Virtual screening of chemical libraries is a powerful computational approach used in drug discovery to identify potential bioactive compounds from vast collections of small molecules. By leveraging molecular docking, pharmacophore modeling, and machine learning techniques, virtual screening helps predict how a compound interacts with a biological target, significantly reducing the time and cost associated with traditional experimental screening. This method enables researchers to prioritize promising candidates for further testing, increasing the chances of identifying novel drug leads with desirable properties such as high binding affinity, selectivity, and favorable pharmacokinetics.

Modern virtual screening platforms integrate extensive databases of commercially available and proprietary compounds, allowing researchers to explore diverse chemical space efficiently. Structure-based approaches, such as molecular docking, evaluate ligand-target interactions using three-dimensional structural data, while ligand-based methods identify compounds with similar physicochemical and pharmacophoric features to known active molecules. The combination of artificial intelligence and high-performance computing has further enhanced the accuracy and speed of virtual screening, making it an indispensable tool in accelerating early-stage drug discovery and optimizing hit-to-lead development.
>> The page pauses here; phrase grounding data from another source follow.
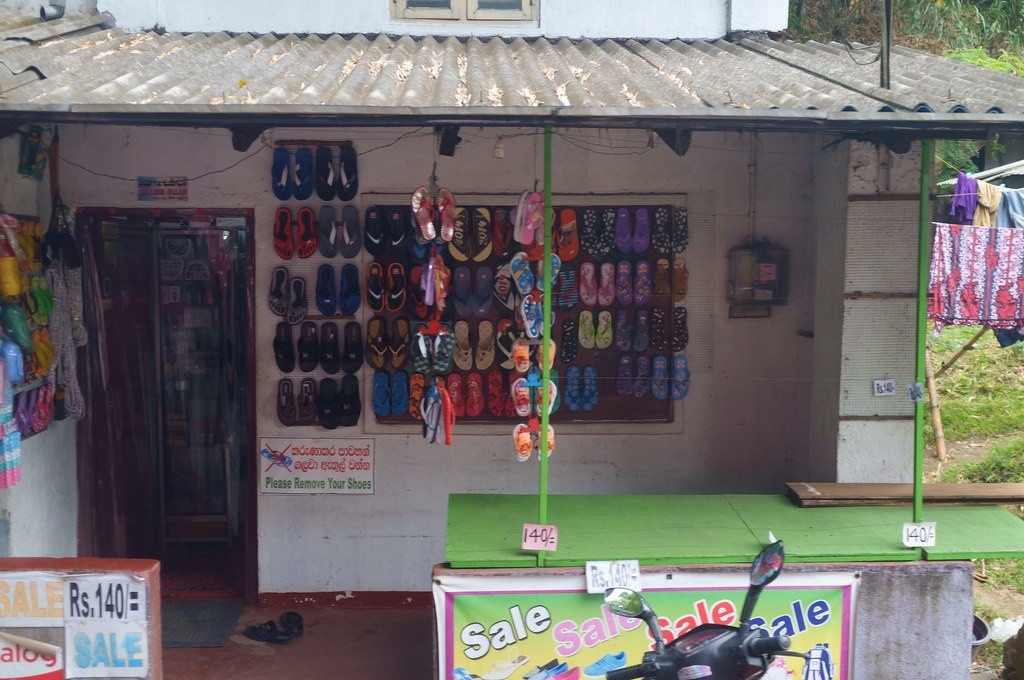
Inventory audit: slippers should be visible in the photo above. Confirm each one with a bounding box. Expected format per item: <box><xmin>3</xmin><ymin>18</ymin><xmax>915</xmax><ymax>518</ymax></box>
<box><xmin>293</xmin><ymin>148</ymin><xmax>313</xmax><ymax>200</ymax></box>
<box><xmin>28</xmin><ymin>273</ymin><xmax>53</xmax><ymax>326</ymax></box>
<box><xmin>337</xmin><ymin>146</ymin><xmax>358</xmax><ymax>201</ymax></box>
<box><xmin>2</xmin><ymin>304</ymin><xmax>32</xmax><ymax>348</ymax></box>
<box><xmin>31</xmin><ymin>327</ymin><xmax>56</xmax><ymax>379</ymax></box>
<box><xmin>14</xmin><ymin>389</ymin><xmax>37</xmax><ymax>435</ymax></box>
<box><xmin>268</xmin><ymin>185</ymin><xmax>701</xmax><ymax>463</ymax></box>
<box><xmin>272</xmin><ymin>147</ymin><xmax>292</xmax><ymax>200</ymax></box>
<box><xmin>314</xmin><ymin>146</ymin><xmax>337</xmax><ymax>201</ymax></box>
<box><xmin>31</xmin><ymin>383</ymin><xmax>54</xmax><ymax>432</ymax></box>
<box><xmin>0</xmin><ymin>339</ymin><xmax>24</xmax><ymax>384</ymax></box>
Molecular Dynamics (MD) simulations provide a powerful computational approach to studying the stability of protein-ligand complexes at the atomic level. By simulating the dynamic behavior of biomolecular systems over time, MD helps researchers understand critical interactions, binding affinities, and conformational changes that influence drug efficacy. Using force field-based calculations, the simulation captures real-time fluctuations, hydrogen bonding, hydrophobic contacts, and solvent effects, offering deeper insights into molecular recognition and stability. This method is widely used in drug discovery and structural biology to predict binding modes and optimize lead compounds before experimental validation.

A key aspect of MD simulations is energy calculation, which helps assess the stability and affinity of a ligand within the protein’s binding site. Energy components such as van der Waals interactions, electrostatic forces, solvation effects, and entropy contributions are evaluated using Molecular Mechanics/Poisson-Boltzmann Surface Area (MM/PBSA) or Molecular Mechanics/Generalized Born Surface Area (MM/GBSA) methods. These computational techniques provide an estimate of the binding free energy, enabling researchers to rank potential drug candidates and refine molecular designs. By integrating MD simulations with energy calculations, scientists can achieve a more accurate and predictive understanding of protein-ligand interactions, accelerating the rational drug design process.

In silico ADME (Absorption, Distribution, Metabolism, and Excretion) and toxicity prediction play a crucial role in modern drug discovery, enabling the rapid evaluation of pharmacokinetic and safety profiles of compounds before experimental testing. Computational models utilize machine learning, molecular descriptors, and predictive algorithms to estimate key parameters such as solubility, permeability, metabolic stability, and potential drug-drug interactions. These predictive tools help researchers filter out unsuitable candidates early, reducing the time and cost of drug development while improving the efficiency of lead optimization.

Toxicity prediction through in silico approaches assesses potential adverse effects, including hepatotoxicity, cardiotoxicity, genotoxicity, and off-target interactions. Advanced computational techniques, including quantitative structure-activity relationships (QSAR), molecular docking, and deep learning models, enable the identification of toxicity risks associated with novel compounds. By integrating in silico ADME and toxicity assessments, researchers can enhance drug design strategies, minimize late-stage failures, and improve the safety profile of emerging therapeutic candidates.